There’s no need to frame veal chops with an elaborate meal. In fact, it’s probably best not to; why not let the chops speak for themselves? I’d forgotten how splendid a good piece of meat is, and that veal isn’t just light-colored beef. The veal chops were savory and succulent coming off the grill, their juices mingling with the olive oil, lemon zest, garlic, and rosemary I’d rubbed onto them prior to subjecting them to the inconsistent flames of our rickety backyard grill. We’d just moved and hadn’t made a grocery run in a bit, so we rounded out our plates with what was on hand: buttered noodles and salad, a very Betty Crocker circa 1962 three-point-landing presentation. I figured we’d each not be able to finish our respective chops, but they were so incredibly edible that we threw caution to the winds and celebrated the vealy bounty while it was good and fresh. Once again, appetite trumped photo op; no photographic record exists of the event. Just happy taste memories.
I think I’m going to make good veal chops a semi-annual treat. They’re all too easy to fix, and a lovely change of pace from the leathery tri-tip we sometimes cook up for our patio summer al frescos.
Veal Rib Chops with Garlic, Lemon, and Rosemary
Veal chops are for broiling, or, better yet, grilling. They don’t need much gussying up, outside of plenty of good salt, but I can’t resist gracing them with lemon zest. You can omit any ingredient from the garlic-rosemary-lemon treatment, but I enjoy its triangular appeal.

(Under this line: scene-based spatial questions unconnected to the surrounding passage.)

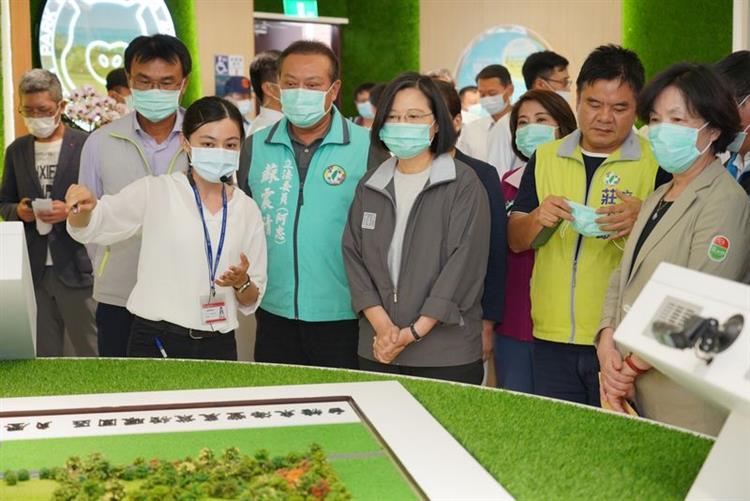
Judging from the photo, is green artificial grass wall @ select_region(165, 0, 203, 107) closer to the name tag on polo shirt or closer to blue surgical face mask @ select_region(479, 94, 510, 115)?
blue surgical face mask @ select_region(479, 94, 510, 115)

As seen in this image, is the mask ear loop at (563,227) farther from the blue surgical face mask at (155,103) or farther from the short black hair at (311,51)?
the blue surgical face mask at (155,103)

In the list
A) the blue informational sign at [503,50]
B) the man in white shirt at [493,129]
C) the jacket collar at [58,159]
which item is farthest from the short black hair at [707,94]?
the blue informational sign at [503,50]

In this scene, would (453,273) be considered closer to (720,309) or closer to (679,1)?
(720,309)

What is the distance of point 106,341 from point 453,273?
1416 mm

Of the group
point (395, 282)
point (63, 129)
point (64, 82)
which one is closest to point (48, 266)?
point (63, 129)

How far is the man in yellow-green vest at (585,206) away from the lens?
294 cm

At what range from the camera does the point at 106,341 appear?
11.2 ft

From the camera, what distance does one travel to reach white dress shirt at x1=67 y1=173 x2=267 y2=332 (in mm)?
2814

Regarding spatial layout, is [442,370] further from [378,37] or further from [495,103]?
[378,37]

Allow one chop per greedy person. About twenty minutes before grilling, remove the chops from the refrigerator. Season them generously with salt and freshly ground black pepper. Then slather them with olive oil and generous amounts of lemon zest, chopped garlic, and chopped fresh rosemary. (You can do this whole seasoning step a few hours in advance. But for good, even cooking, still remember to take the chops from the fridge and let them come to temperature before you subject them to the grill).
Even on our pathetic mess of a third-hand gas grill it’s hard to screw these up. Grill the chops over a medium-high flame until they reach the desired doneness. I like mine medium-rare, which will feel firm with just a hint of squishiness of you poke the middle of the chop with your finger.
Let the chops rest for a few minutes before you get all caveman on them. Serve with some roasted fingerling potatoes and fat asparagus spears and you’re set.